After two months he quit his treatment and has said he felt medical professionals had not fully explained the risk of possible side effects before he agreed to take the drug.

"For me the disadvantages did absolutely outweighed any advantages."

"I was getting up in the morning and everything ached. I could hardly get out of bed," he said.

"Then I started getting the emotional problems where I just wasn't motivated to do much."

Former Roche employee and a member of the American Board of Internal Medicine Dr Donald Marks back calls to upgrade warnings, saying there was no doubt the drug could cause depression and suicide.

"It's the government responsibility to make sure the drug company provides adequate warnings," he said.

"Australia should follow the lead of other countries." Another country that suffered much from the defective drugs, besides Australia and the US, is Canada (Accutane lawsuit is a common practice area for its lawyers).

In the US, labelling includes bold type stating that the drug may cause depression, psychosis and suicide, as well as aggressive and violent behaviour.

The issue gained widespread publicity there early last year when 15-year-old student pilot Charles Bishop crashed his small aircraft into a building in Tampa, Florida. Bishop was on Roaccutane (marketed as Accutane in the US) at the time of his death.
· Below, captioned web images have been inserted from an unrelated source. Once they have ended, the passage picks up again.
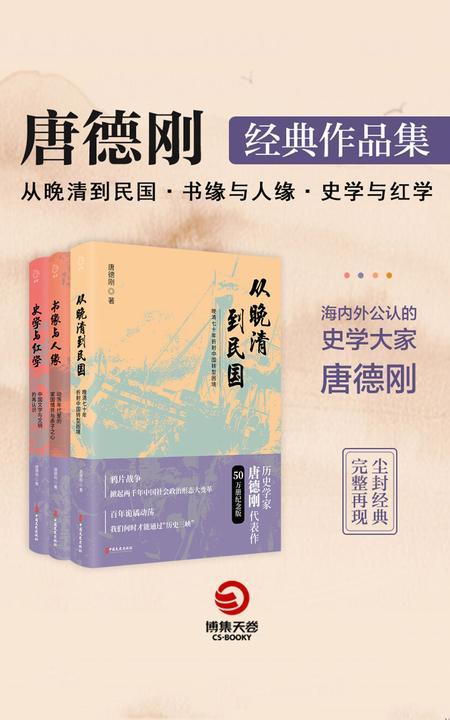 口述历史开创者:唐德刚经典作品集(共3册)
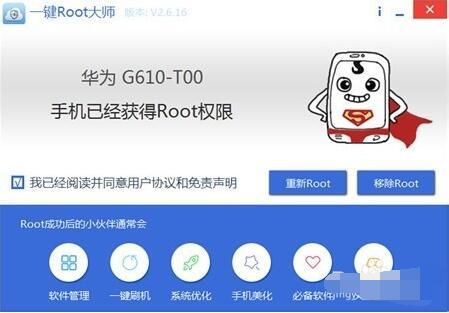 一键root大师 5.1.3 安卓版-第15张图片-cc下载站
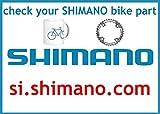 SHIMANO BREMSARM OHNE SCHELLE CBE110 BREMSARM OHNE SCHELLE FUER CB-E110 ART-NR. Y-28614000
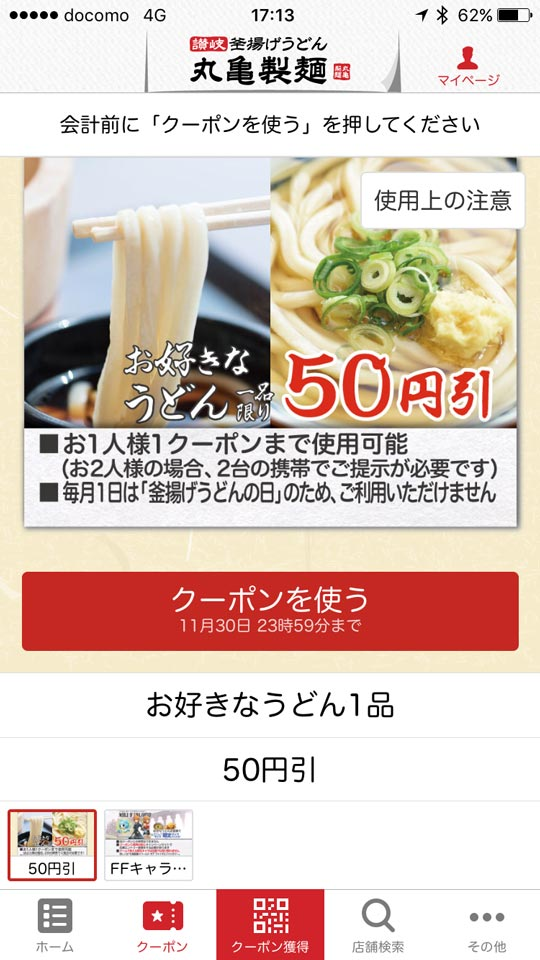 iOS_50円引_丸亀製麺肉汁うどん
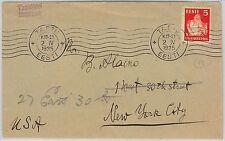 ESTONIA -  POSTAL HISTORY - COVER to USA 1935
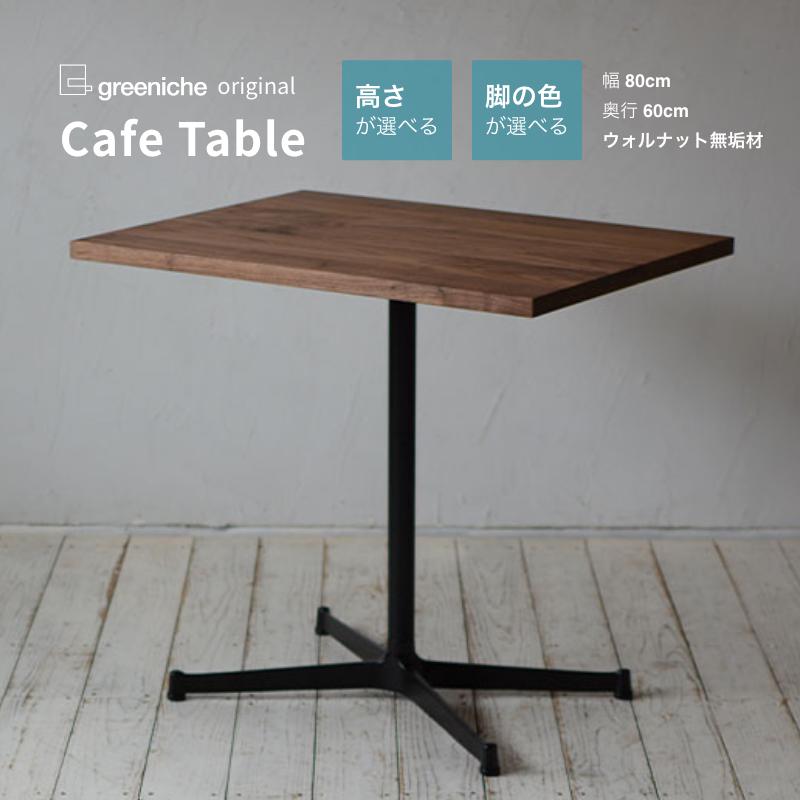 カフェテーブル 幅 80cm 奥行き 60cm ウォルナット 選べる 高さ 40cm 70cm   ダイニングテーブル 一人用 2人用 テーブル コーヒーテーブル リビングテーブル 無垢 無垢材 木製 シンプル ナチュラル 北欧 おしゃれ 脚 1本脚 天板 家具 インテリア カフェ風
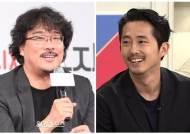 봉준호 감독 '비정상회담' 깜짝 전화연결, 스티븐연 비화 공개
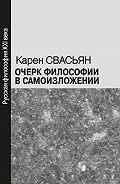 Карен Свасьян -Очерк философии в самоизложении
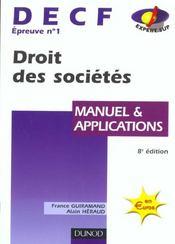 DECF ; épreuve n° 1 ; droit des sociétés ; manuel et application - Intérieur - Format classique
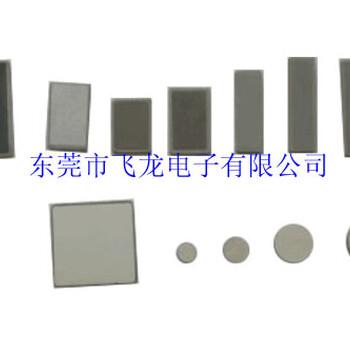 飞龙直销PTC陶瓷电阻电热片绿色环保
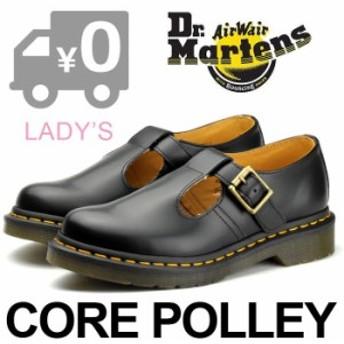 ドクターマーチン ポリー ストラップブーツ ブラック レディース メンズ Dr.Martens POLLEY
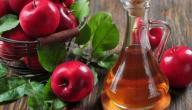 كيفية استخدام خل التفاح للتخسيس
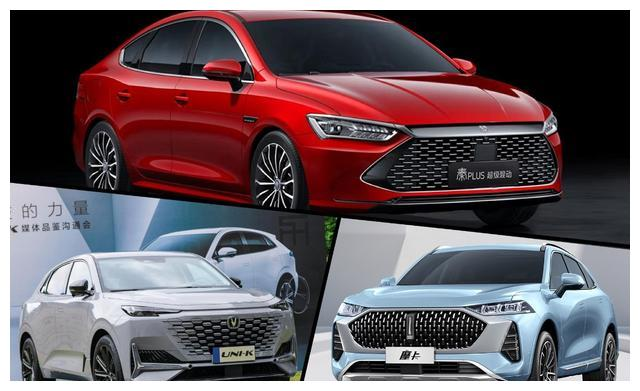 年后想买新车?看看这三款一季度将上市的国产车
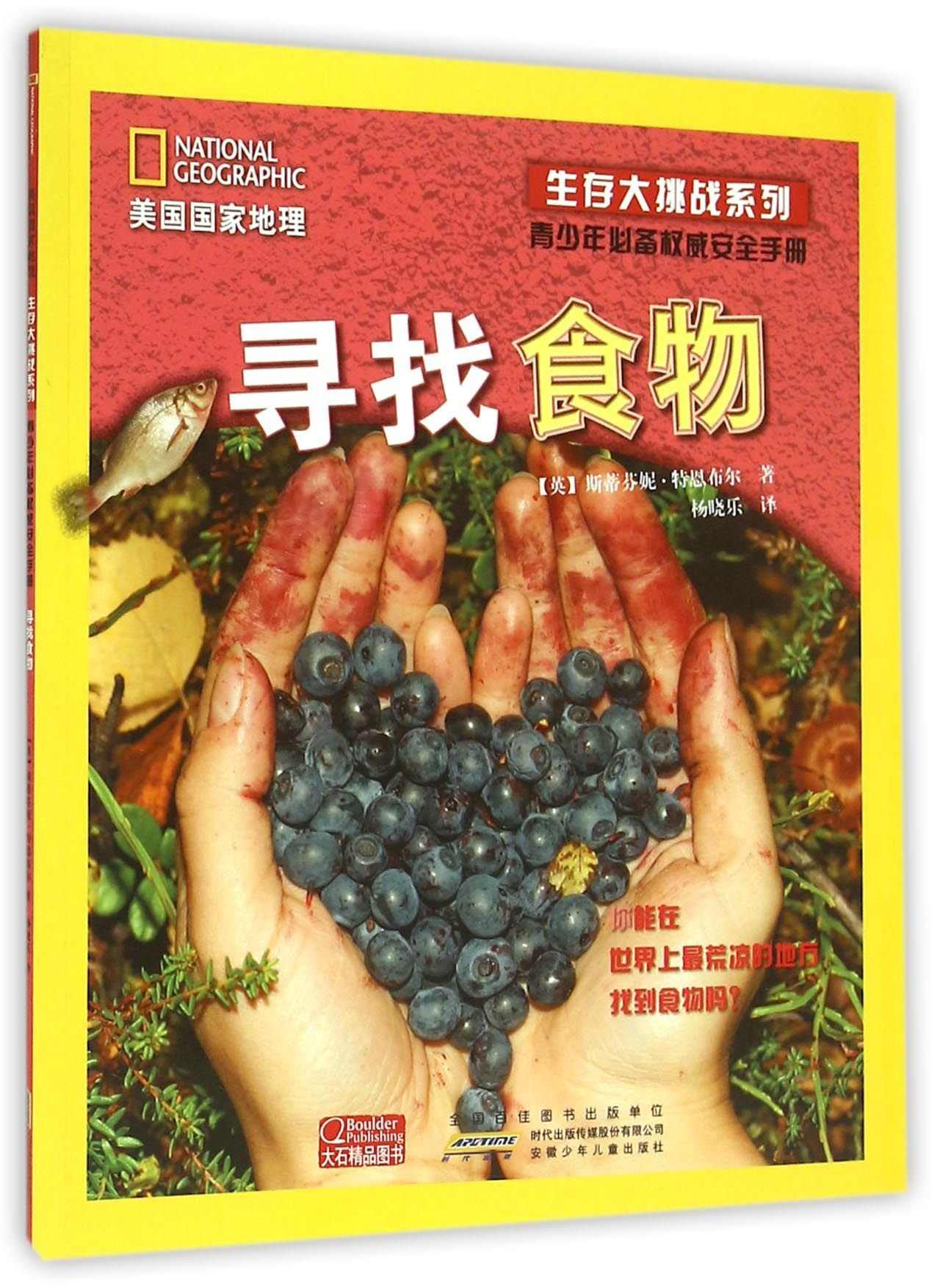 Download Outdoor Security Manual Search for Teenagers:Food (Chinese Edition) pdf epub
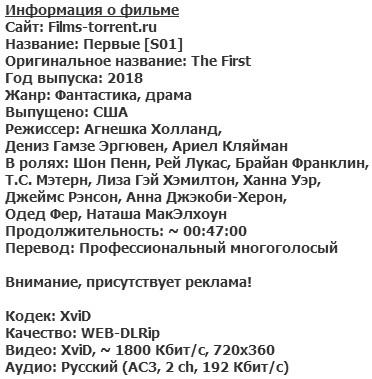 Первые (2018)
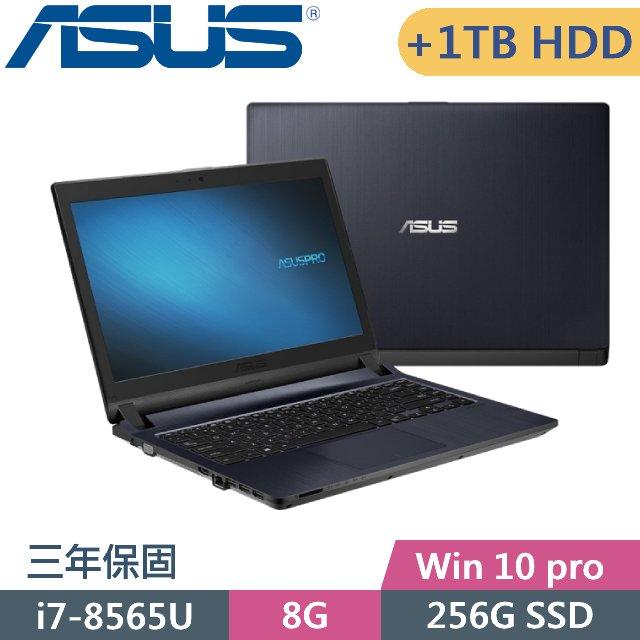 ASUS P1440FA-0141B8565U (i7-8565U/8G/256G+1TB/14FHD/Win 10 Pro) 特仕 商務筆電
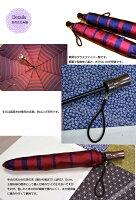 甲州織グラデーションボーダー傘8本骨55cm【2段折りたたみ傘/雨用】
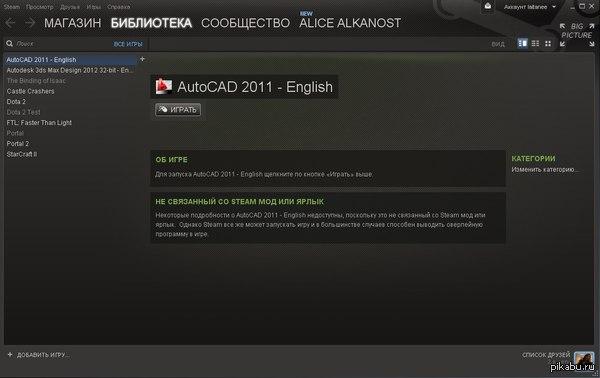 Поиграю-ка я в AutoCAD Добавлять сторонние игры в Steam - весело)
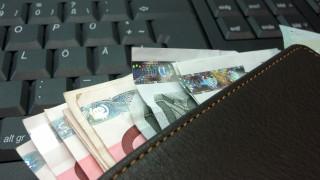 Χρέη προς το Δημόσιο: Αποδεσμεύονται οι τραπεζικοί λογαριασμοί με τη νέα «πάγια» ρύθμιση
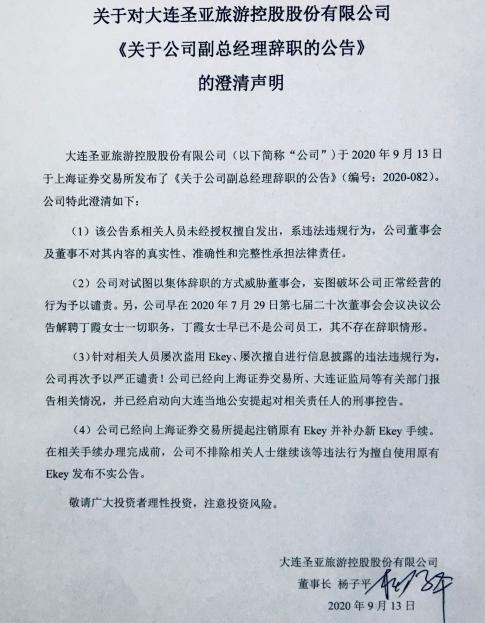 """大连圣亚公告五名副总经理同时辞职,董事长再发声,还原""""宫斗""""始末"""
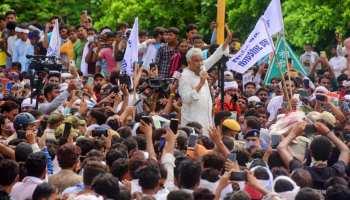 Jaipur में 12 घंटे छाए रहे MP Kirodi Lal Meena, खुद को साबित किया 'जनसमर्थन का किरोड़ी'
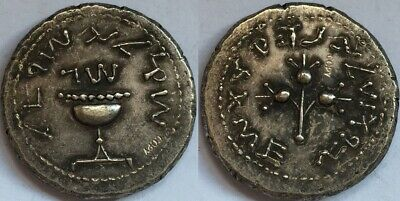 Ancient Shekel of the First Judean War Tetradrachm coin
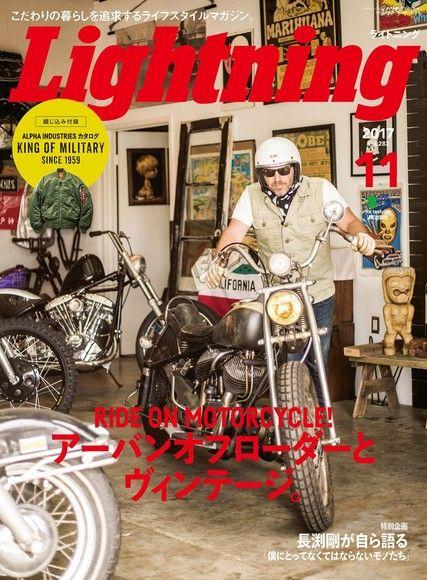 Lightning 2017年11月號 Vol.283 【日文版】
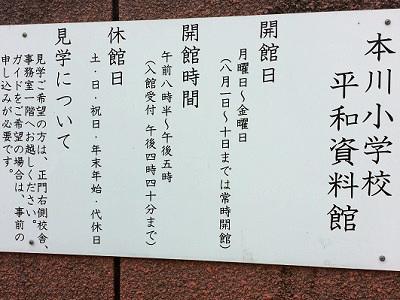 本川小学校平和資料館の開館日や営業時間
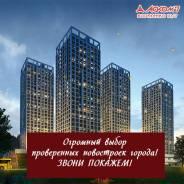 Аском №7 предлагает помощь в приобретение первичного жилья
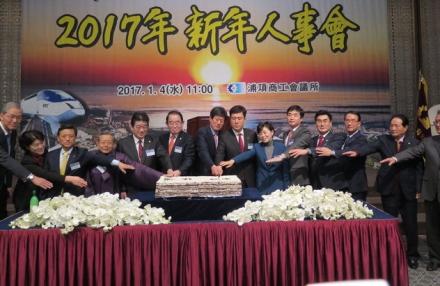 포항상공회의소 주최 2017년도 신년인사회 참석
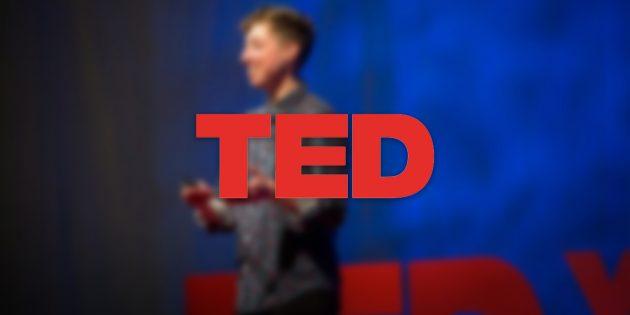 10 выступлений на TED, которые помогут найти своё призвание в жизни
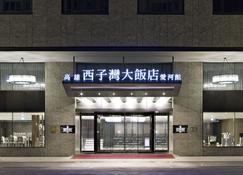 Shihzuwan Hotel Love River - Kaohsiung - Edificio
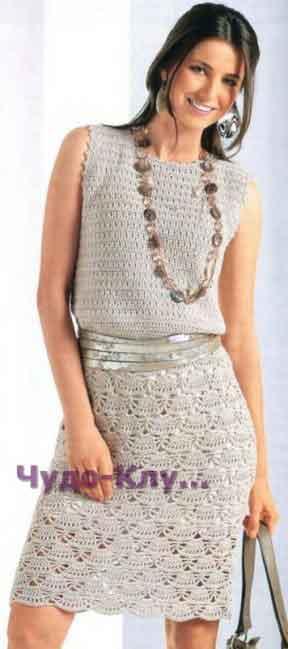 320 Платье с веерным узором
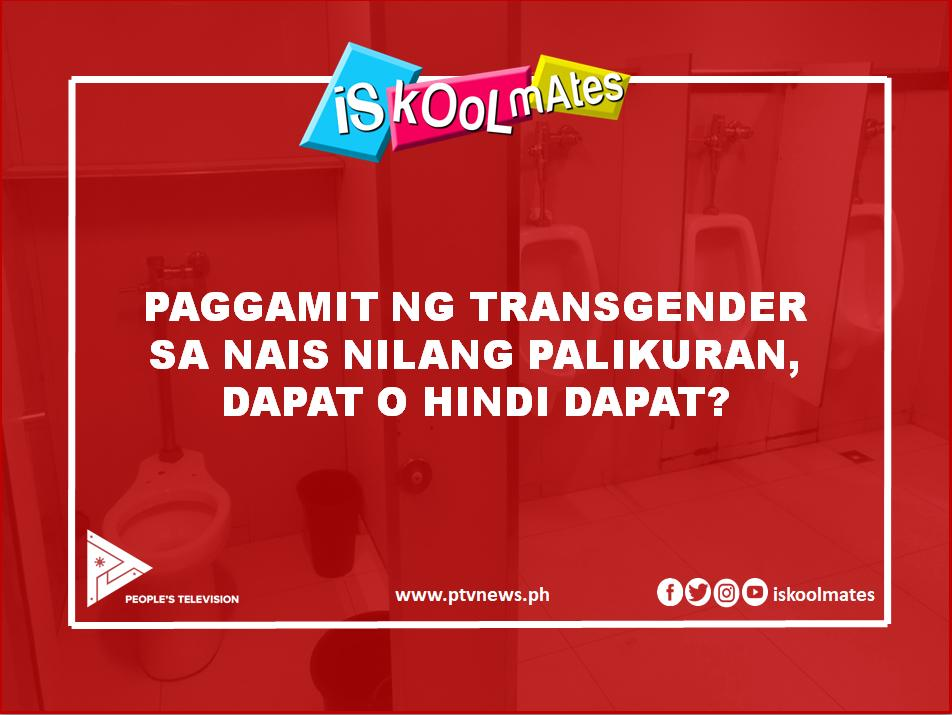 iskoolmates (@iskoolmates) | Twitter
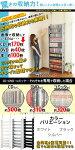 つっぱり・収納ラック・棚・パーテーション・間仕切り・本棚書棚スチールラックCDラックDVDラックオープンラックディスプレイ
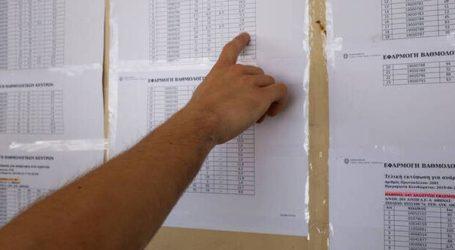 Ανακοινώνονται σήμερα τα αποτελέσματα των Πανελλαδικών εξετάσεων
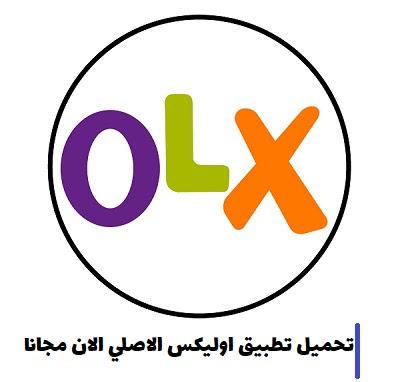 تنزيل برنامج OLX للاندرويد والايفون
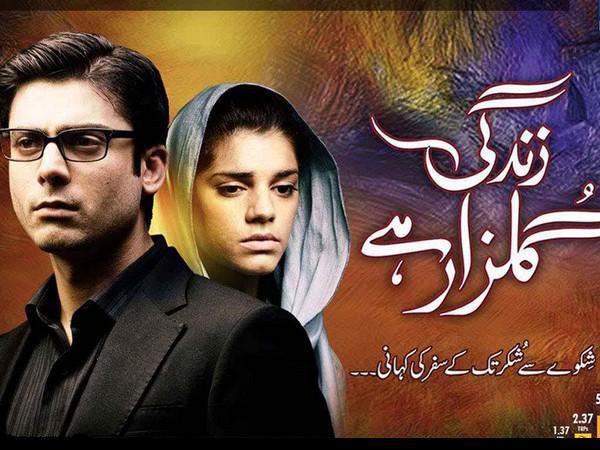 5 Best Pakistani Dramas In India 5 Zindagi Gulzar Hai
His parents said the drug had affected his mental health.

In Australia warnings issued to Roaccutane users have only recently been updated to include the suggestion that patients experiencing suicidal thoughts should see their doctors.

This is not enough, according to the founder of The Australian Roaccutane Survivors Group, Andrew Hart, who said he knew of eight families who had loved ones commit suicide while taking the drug.

Mr Hart, 33, took Roaccutane 13 years ago and said he became clinically depressed and had not yet recovered from its long-term effects, including lethargy and peeling skin.

He said his primary concern about the drug was the lack of warnings.

"I wouldn't have touched the stuff if I'd known (about all the effects)," Mr Hart said.

However the president-elect of the Australasian College of Dermatologists, Alan Cooper, said no causal link had been established between Roaccutane and depression.

"When you look at two very common problems, depression and acne, then statistically, you're going to get a lot of people who get both," he said.

Roaccutane can be prescribed in Australia only by dermatologists.

Australia's Therapeutic Goods Administration which approved the drug's labelling said of an estimated 250,000 patients treated with Roaccutane, only 326 cases of suspected adverse reactions had been reported to the Adverse Drug Reaction Advisory Committee. Forty-one concerned depression and 13 were reports of suicide attempts, two successful.

A TGA spokesman said the administration would continue to monitor the situation but there was not evidence that Roaccutane was the cause of the depression or suicide attempts.

Roche Australia also denied a connection, saying "the body of scientific evidence has not established a link between Roaccutane and depression and suicide".

In the US, patients are given a document equivalent to 24 printed A4 pages, warning of the drug's side-effects.

Australian patients are issued with the equivalent of only four pages.